# TIRCP Program Allocation Plan
----


In [55]:
import pandas as pd
import math
from siuba import * 
import numpy as np
pd.options.display.max_columns = 50
pd.options.display.float_format = "{:.2f}".format
import datetime

In [56]:
GCS_FILE_PATH = "gs://calitp-analytics-data/data-analyses/tircp/"
FILE_NAME1 = "Raw_Project_Tracking_Sheet.xlsx"
project = pd.read_excel(f"{GCS_FILE_PATH}{FILE_NAME1}")
FILE_NAME2 = "Allocation_Agreement.xlsx"
allocation = pd.read_excel(f"{GCS_FILE_PATH}{FILE_NAME2}")

In [57]:
#cleaning up spaces in columns
project.columns = project.columns.str.strip().str.replace(' ', '_')
allocation.columns = allocation.columns.str.strip().str.replace(' ', '_')

In [58]:
#strip spaces in columns
project.columns = project.columns.map(lambda x: x.strip())
allocation.columns = allocation.columns.map(lambda x: x.strip())
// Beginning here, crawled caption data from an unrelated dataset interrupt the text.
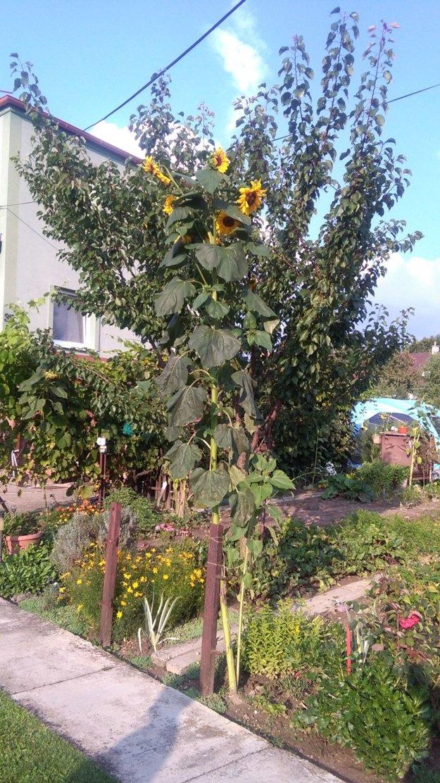 Gigantická slnečinca na záhradke pestovateľky.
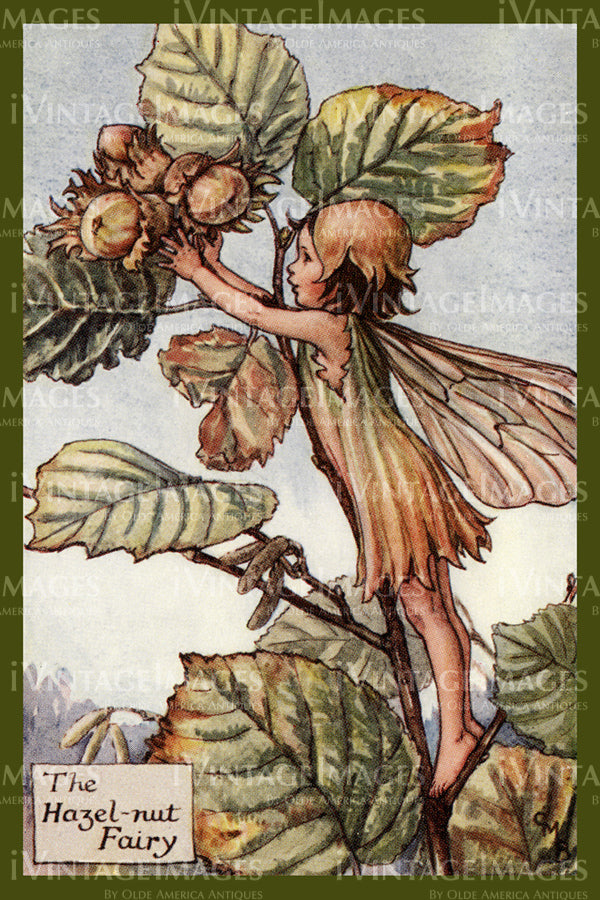 Cicely Barker 1923 - 39 - The Hazel-nut Fairy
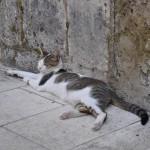 Katze in Trogir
## Keeping only relevant columns.

In [59]:
#subsetting for only columns of interest
df_project = project[['Award_Year', 'Project_#','Unallocated_Amount','Local_Agency','Project_Title','PPNO',
'TIRCP_Award_Amount_($)',]]

In [60]:
#subsetting for only columns of interest
df_allocation = allocation[['Award_Year','Award_Recipient', 'Implementing_Agency',
'Components', 'PPNO','Phase','Prior_Fiscal_Years_to_2020',
'Fiscal_Year_2020-2021', 'Fiscal_Year_2021-2022',
'Fiscal_Year_2022-2023', 'Fiscal_Year_2023-2024',
 'Fiscal_Year_2024-2025', 'Fiscal_Year_2025-2026',
'Fiscal_Year_2026-2027', 'Fiscal_Year_2027-2028',
'Fiscal_Year_2028-2029', 'Fiscal_Year_2029-2030','CTC_Financial_Resolution',
'Allocation_Date','Project_ID','SB1_Funding','GGRF_Funding','Allocation_Amount']]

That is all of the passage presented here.